Postby PWrong » Sat Nov 08, 2014 1:23 am

This is fantastic, good luck with the tiger and ditorus. Do you think the (xy)^2 terms will be enough though? Given that these are octic surfaces I thought you'd need to add something more complicated.
User avatar
PWrong
Pentonian
 
Posts: 1599
Joined: Fri Jan 30, 2004 8:21 am
Location: Perth, Australia

Re: Polynomials for Toratopes

Postby PWrong » Sat Nov 08, 2014 3:06 am

By the way, you could extend the S_n notation from http://www.mathpages.com/home/kmath111/kmath111.htm as a convenient shorthand. This might make the long equations easier to handle.

S_1^1 = x + y + z + w
S_1^2 = x^2 + y^2 + z^2 + w^2
S_2^1 = (xy) + (xz) + (xw) + (yz) + (yw) + (zw)
S_2^2 = (xy)^2 + (xz)^2 + (xw)^2 + (yz)^2 + (yw)^2 + (zw)^2
S_3^1 = xyz + xyw + xzw + yzw

Or make it a function to change the arguments:

S_1^2(p,q,r) = p^2 + q^2 + r^2
S_1^4(x ± b ± a, y ± b ± a, z ± b ± ai, w ± b ± ai) = (x±b±a)^4 + (y±b±a)^4 + (z±b±ai)^4 + (w±b±ai)^4
e.t.c.
User avatar
PWrong
Pentonian
 
Posts: 1599
Joined: Fri Jan 30, 2004 8:21 am
Location: Perth, Australia

Re: Polynomials for Toratopes

Postby PWrong » Sat Nov 08, 2014 4:07 am

Hey I'm confused. I was under the impression that the x±b±a terms were derived from solving the equation with all variables except one set to zero. But for the torus, the solutions for z with x=0 and y=0 are
z = ±\sqrt{a^2 - b^2}

Have I misunderstood the process?
User avatar
PWrong
Pentonian
 
Posts: 1599
Joined: Fri Jan 30, 2004 8:21 am
Location: Perth, Australia

Re: Polynomials for Toratopes

Postby ICN5D » Sun Nov 09, 2014 4:20 am

PWrong wrote:This is fantastic, good luck with the tiger and ditorus. Do you think the (xy)^2 terms will be enough though? Given that these are octic surfaces I thought you'd need to add something more complicated.

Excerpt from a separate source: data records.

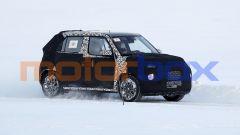 Nuova Hyundai AX1: crossover compatto, scheda tecnica, foto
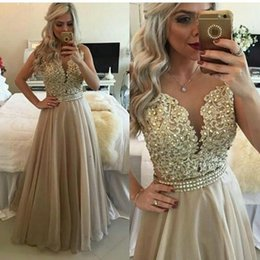 $enCountryForm.capitalKeyWord NZ - 2018 Champagne Arabic Prom Dresses Sheer Neck Appliques Beads Crystal A Line Long Cheap Formal Evening Party Special Occasion Gowns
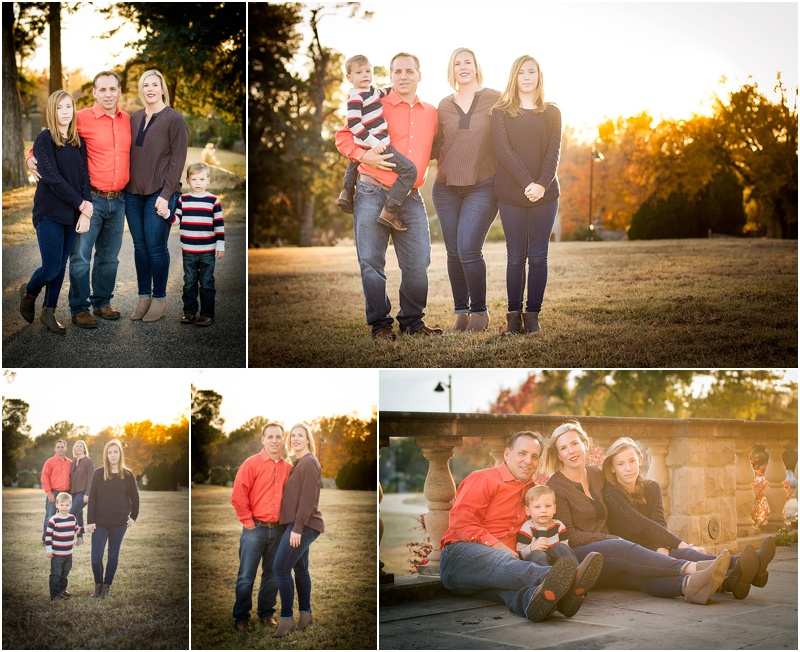 stillwater oklahoma 74074 family portrait photographer captured by karly webb family 6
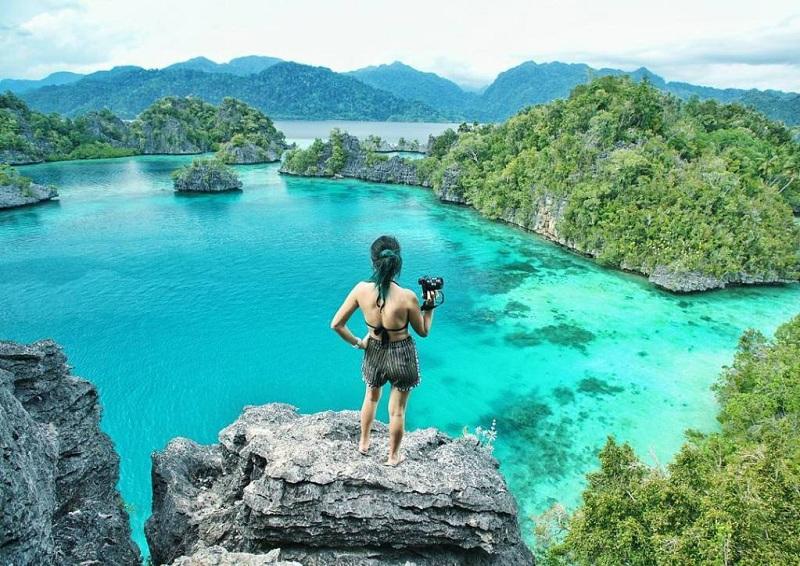 Budget Super Minim, Kamu Tetap Bisa Keliling Indonesia, Begini Caranya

Thanks. I'm making an educated guess on the oblique terms. Those will be the first to test out. Since it has to define the intercepts of two degree-4 tori, maybe it does need more. I have a few ideas brewing on what else it could be. If it is different, it may work for both octics, which would be an interesting find. One thing to point out, is the similarity between the 3D and 4D terms used so far. One simply adds a few more 2-D planes, 2((xw)^2 + (yw)^2 + (zw)^2) for a 4D compliment. But, these may just be a degree-4 thing, that works for ((II)I), ((II)II) , and ((III)I).


By the way, you could extend the S_n notation from http://www.mathpages.com/home/kmath111/kmath111.htm as a convenient shorthand. This might make the long equations easier to handle.


Ah, yeah, I keep forgetting about that. I checked it out again, and it made a little more sense this time. The concept of symmetric subgroups has everything to do with toratopes. These shapes and their equations have amazingly high symmetry, which leads to complex patterns in the subgroups. I wonder if that's ever been explored before? I'm imagining some kind of root finding algorithm that lets you derive the intercepts algebraically. You'd end up with the factored out clusters of lower toratopes or something like that.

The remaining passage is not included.